Conforme o levantamento do professor Venício, feito sob encomenda do Projor, 51 deputados eleitos na atual legislatura – ou cerca de 10% da Câmara – controlam diretamente emissoras de rádio e TV. Desses, 49 ainda exercem o mandato e outros dois (Carlos Rodrigues e José Borba) renunciaram, após serem acusados de envolvimento com o mensalão.
A lista dos senadores
Pelo levantamento do Epcom, 15 senadores (18,5% do total) controlam diretamente empresas de radiodifusão. Incluindo os 13 que mantêm controle indireto, o percentual aumenta para 35%. A pesquisa, encerrada no final de 2004, resultou em lista na qual aparecem nove senadores do PFL, oito do PMDB, seis do PSDB e dois do PT. Os três restantes são do PTB, do PSB e do recém-criado Partido Municipalista Renovador (um cada).
Constam da relação o senador licenciado e atual ministro das Comunicações, Hélio Costa (PMDB-MG), e alguns dos principais caciques do Congresso, como o ex-presidente da República José Sarney (PMDB-AP); o ex-presidente do Senado Antonio Carlos Magalhães (PFL-BA); o presidente nacional do PSDB, Tasso Jereissati (CE); e o líder do PFL no Senado, José Agripino Maia (RN).
Hélio Costa é sócio-cotista da rádio FM ABC de Barbacena (MG). Procurada pelo Congresso em Foco, a assessoria de comunicação do ministro informou que a concessão foi obtida em 1985, antes de Costa ingressar na política. O ministro alega que atendeu a um pedido da população da cidade, que não tinha nenhuma emissora FM. E informa que, agora em dezembro, pretende comparecer à Comissão de Ética do Senado para formalizar o seu licenciamento da emissora, na qual, enfatiza, não exerce função de diretor, mas apenas de sócio.
Na última sexta-feira, o Congresso em Foco enviou e-mail a todos os demais senadores incluídos na lista do Epcom. Até ontem à tarde, nenhum deles se manifestou sobre o assunto. Também foi procurado o Sérgio Zambiasi (PTB-RS). Ele admitiu que trabalhou como radialista na Rádio Farroupilha, de Porto Alegre, até o último mês de julho. A Constituição proíbe que os parlamentares “exerçam função remunerada” (artigo 54, II, a) nas empresas concessionárias públicas.
O levantamento feito pelo Epcom faz referência ainda a um deputado que ficou de fora da listagem do professor Venício, Henrique Eduardo Alves (PMDB-RN). Primo do atual relator da CPI dos Bingos, senador Garibaldi Alves (PMDB-RN), o deputado é apontado como sócio de duas rádios e da principal emissora de TV do Rio Grande do Norte, a TV Cabugi, retransmissora da Rede Globo.
O senador Flávio Arns (PT-PR) entrou na lista do Epcom porque parentes seus controlam várias empresas de radiodifusão em Santa Catarina. Até por exercer atividade política em outro estado, é pouco provável que ele tire proveito eleitoral disso. Há, finalmente, vários parlamentares que aparecem na relação tanto no controle direto como indireto de emissoras de rádio e TV.

TAREFAS A REALIZAR:
1. Segundo o levantamento do professor Venício citado no trecho sobre parlamentares donos de emissoras, quantos deputados eleitos controlam diretamente emissoras de rádio e TV?
2. Liste todos os partidos que o trecho sobre parlamentares donos de emissoras aponta na lista de senadores da pesquisa do Epcom.

DADOS APRESENTADOS:
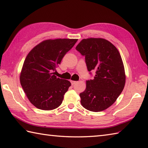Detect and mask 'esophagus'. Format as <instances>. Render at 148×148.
Instances as JSON below:
<instances>
[{"label": "esophagus", "mask_w": 148, "mask_h": 148, "mask_svg": "<svg viewBox=\"0 0 148 148\" xmlns=\"http://www.w3.org/2000/svg\"><path fill=\"white\" fill-rule=\"evenodd\" d=\"M71 83L72 84V85H74V84H75L76 83V81H73V80H71Z\"/></svg>", "instance_id": "esophagus-1"}]
</instances>
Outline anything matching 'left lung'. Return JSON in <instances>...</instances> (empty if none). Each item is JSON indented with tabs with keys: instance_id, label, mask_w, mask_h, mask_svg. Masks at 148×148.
<instances>
[{
	"instance_id": "left-lung-1",
	"label": "left lung",
	"mask_w": 148,
	"mask_h": 148,
	"mask_svg": "<svg viewBox=\"0 0 148 148\" xmlns=\"http://www.w3.org/2000/svg\"><path fill=\"white\" fill-rule=\"evenodd\" d=\"M76 49L85 56L88 71H95L79 94L81 105L90 111H102L115 102L124 88L126 76L120 53L102 38L84 39Z\"/></svg>"
}]
</instances>
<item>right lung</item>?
<instances>
[{"label":"right lung","mask_w":148,"mask_h":148,"mask_svg":"<svg viewBox=\"0 0 148 148\" xmlns=\"http://www.w3.org/2000/svg\"><path fill=\"white\" fill-rule=\"evenodd\" d=\"M77 40H45L27 55L20 73V83L28 99L37 109L49 111L61 105L71 83L56 77L54 71Z\"/></svg>","instance_id":"add662e5"}]
</instances>
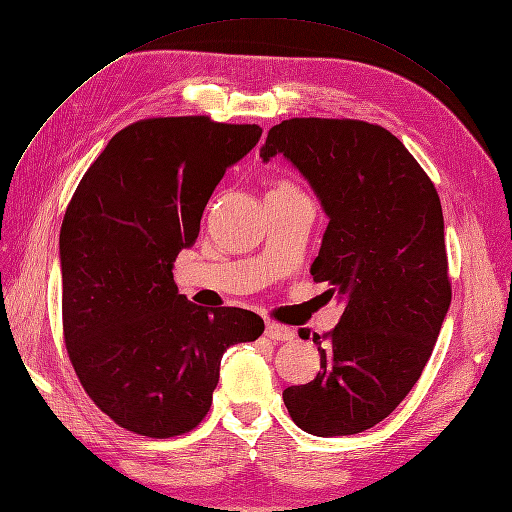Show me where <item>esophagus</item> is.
I'll return each mask as SVG.
<instances>
[{
	"label": "esophagus",
	"mask_w": 512,
	"mask_h": 512,
	"mask_svg": "<svg viewBox=\"0 0 512 512\" xmlns=\"http://www.w3.org/2000/svg\"><path fill=\"white\" fill-rule=\"evenodd\" d=\"M264 336L271 340H277V342H288L294 338V332L290 330V327H285L281 323L267 321V325H264Z\"/></svg>",
	"instance_id": "obj_1"
}]
</instances>
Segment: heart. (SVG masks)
Wrapping results in <instances>:
<instances>
[{
	"mask_svg": "<svg viewBox=\"0 0 512 512\" xmlns=\"http://www.w3.org/2000/svg\"><path fill=\"white\" fill-rule=\"evenodd\" d=\"M281 193L285 195V193H300V191L288 180H277L275 185H273V189L269 191V195H281Z\"/></svg>",
	"mask_w": 512,
	"mask_h": 512,
	"instance_id": "1",
	"label": "heart"
}]
</instances>
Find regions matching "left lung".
<instances>
[{
  "label": "left lung",
  "instance_id": "left-lung-1",
  "mask_svg": "<svg viewBox=\"0 0 512 512\" xmlns=\"http://www.w3.org/2000/svg\"><path fill=\"white\" fill-rule=\"evenodd\" d=\"M279 153L330 218L311 275L344 302L334 330L313 334L321 372L283 403L306 433L355 435L412 391L452 302L441 201L403 142L367 121L285 119L260 157Z\"/></svg>",
  "mask_w": 512,
  "mask_h": 512
}]
</instances>
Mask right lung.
Here are the masks:
<instances>
[{
  "label": "right lung",
  "mask_w": 512,
  "mask_h": 512,
  "mask_svg": "<svg viewBox=\"0 0 512 512\" xmlns=\"http://www.w3.org/2000/svg\"><path fill=\"white\" fill-rule=\"evenodd\" d=\"M260 134L206 115L140 119L109 140L69 201L60 229L67 353L88 397L126 431H193L210 412L224 351L264 332L252 311L189 302L172 273L224 172Z\"/></svg>",
  "instance_id": "obj_1"
}]
</instances>
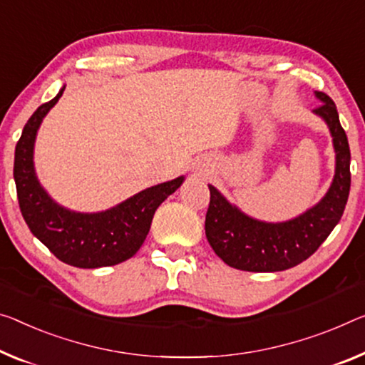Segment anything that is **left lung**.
Instances as JSON below:
<instances>
[{
	"mask_svg": "<svg viewBox=\"0 0 365 365\" xmlns=\"http://www.w3.org/2000/svg\"><path fill=\"white\" fill-rule=\"evenodd\" d=\"M319 101L313 114L322 117L333 137L336 153L333 182L323 199L304 214L285 222H264L246 215L209 184L210 204L205 237L215 255L240 271H285L310 257L343 217L351 189V151L333 99L315 91Z\"/></svg>",
	"mask_w": 365,
	"mask_h": 365,
	"instance_id": "left-lung-1",
	"label": "left lung"
}]
</instances>
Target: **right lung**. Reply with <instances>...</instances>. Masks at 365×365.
Returning <instances> with one entry per match:
<instances>
[{
    "label": "right lung",
    "instance_id": "obj_1",
    "mask_svg": "<svg viewBox=\"0 0 365 365\" xmlns=\"http://www.w3.org/2000/svg\"><path fill=\"white\" fill-rule=\"evenodd\" d=\"M63 91L61 86L57 96L34 112L16 145L14 181L22 217L34 237L66 264L81 269L119 264L140 250L156 209L181 186L184 176L140 190L108 210L76 212L60 205L38 181L34 145L43 117Z\"/></svg>",
    "mask_w": 365,
    "mask_h": 365
}]
</instances>
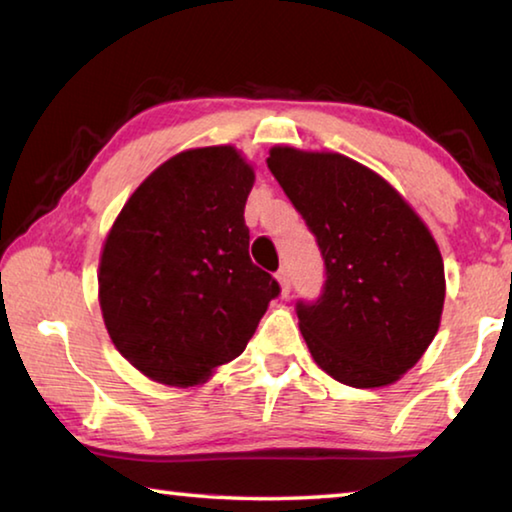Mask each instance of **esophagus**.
I'll list each match as a JSON object with an SVG mask.
<instances>
[{"label": "esophagus", "instance_id": "esophagus-1", "mask_svg": "<svg viewBox=\"0 0 512 512\" xmlns=\"http://www.w3.org/2000/svg\"><path fill=\"white\" fill-rule=\"evenodd\" d=\"M275 277H277V282H280L282 296H289V291H291V275H289L287 268H280Z\"/></svg>", "mask_w": 512, "mask_h": 512}]
</instances>
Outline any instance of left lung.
Segmentation results:
<instances>
[{
  "label": "left lung",
  "instance_id": "obj_1",
  "mask_svg": "<svg viewBox=\"0 0 512 512\" xmlns=\"http://www.w3.org/2000/svg\"><path fill=\"white\" fill-rule=\"evenodd\" d=\"M266 164L325 259L323 296L298 302L311 357L341 384H395L440 327L436 239L388 180L348 155L273 146Z\"/></svg>",
  "mask_w": 512,
  "mask_h": 512
}]
</instances>
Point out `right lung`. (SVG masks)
<instances>
[{"label":"right lung","instance_id":"add662e5","mask_svg":"<svg viewBox=\"0 0 512 512\" xmlns=\"http://www.w3.org/2000/svg\"><path fill=\"white\" fill-rule=\"evenodd\" d=\"M255 171L235 146L173 155L121 207L99 259L112 343L164 386L205 384L237 359L277 293L250 262L244 207Z\"/></svg>","mask_w":512,"mask_h":512}]
</instances>
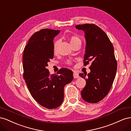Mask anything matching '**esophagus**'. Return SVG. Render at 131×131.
Returning <instances> with one entry per match:
<instances>
[{
    "label": "esophagus",
    "instance_id": "esophagus-1",
    "mask_svg": "<svg viewBox=\"0 0 131 131\" xmlns=\"http://www.w3.org/2000/svg\"><path fill=\"white\" fill-rule=\"evenodd\" d=\"M73 77H74V78H75V79L78 78L79 77L78 73L77 72H75V71H74V72H73Z\"/></svg>",
    "mask_w": 131,
    "mask_h": 131
}]
</instances>
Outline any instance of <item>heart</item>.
Instances as JSON below:
<instances>
[{
    "instance_id": "heart-1",
    "label": "heart",
    "mask_w": 131,
    "mask_h": 131,
    "mask_svg": "<svg viewBox=\"0 0 131 131\" xmlns=\"http://www.w3.org/2000/svg\"><path fill=\"white\" fill-rule=\"evenodd\" d=\"M69 41L71 45L74 44L75 43H77L79 42H81V39L79 38V37L77 36H72L69 38ZM59 43V41L57 40L54 42V45H53V52L54 53L56 52L57 51V46Z\"/></svg>"
}]
</instances>
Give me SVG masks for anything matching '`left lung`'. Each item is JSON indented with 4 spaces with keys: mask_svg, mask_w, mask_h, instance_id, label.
<instances>
[{
    "mask_svg": "<svg viewBox=\"0 0 131 131\" xmlns=\"http://www.w3.org/2000/svg\"><path fill=\"white\" fill-rule=\"evenodd\" d=\"M75 28L85 33L84 65L91 63L90 73L79 74L86 82L81 92V97L87 102L95 103L102 100L108 93L115 77L117 62L114 47L106 33L97 26L79 25Z\"/></svg>",
    "mask_w": 131,
    "mask_h": 131,
    "instance_id": "obj_1",
    "label": "left lung"
}]
</instances>
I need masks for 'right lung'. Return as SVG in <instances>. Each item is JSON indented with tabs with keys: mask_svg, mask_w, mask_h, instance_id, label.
Returning <instances> with one entry per match:
<instances>
[{
	"mask_svg": "<svg viewBox=\"0 0 131 131\" xmlns=\"http://www.w3.org/2000/svg\"><path fill=\"white\" fill-rule=\"evenodd\" d=\"M59 30L43 29L30 37L23 55L24 78L31 96L47 109L57 108L64 99V88L72 82V70L62 68L50 75L47 63L53 58V39Z\"/></svg>",
	"mask_w": 131,
	"mask_h": 131,
	"instance_id": "1",
	"label": "right lung"
}]
</instances>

RESPOSTAS EM ORDEM:
1. São 51 deputados, cerca de 10% da Câmara.

2. PFL, PMDB, PSDB, PT, PTB, PSB e Partido Municipalista Renovador.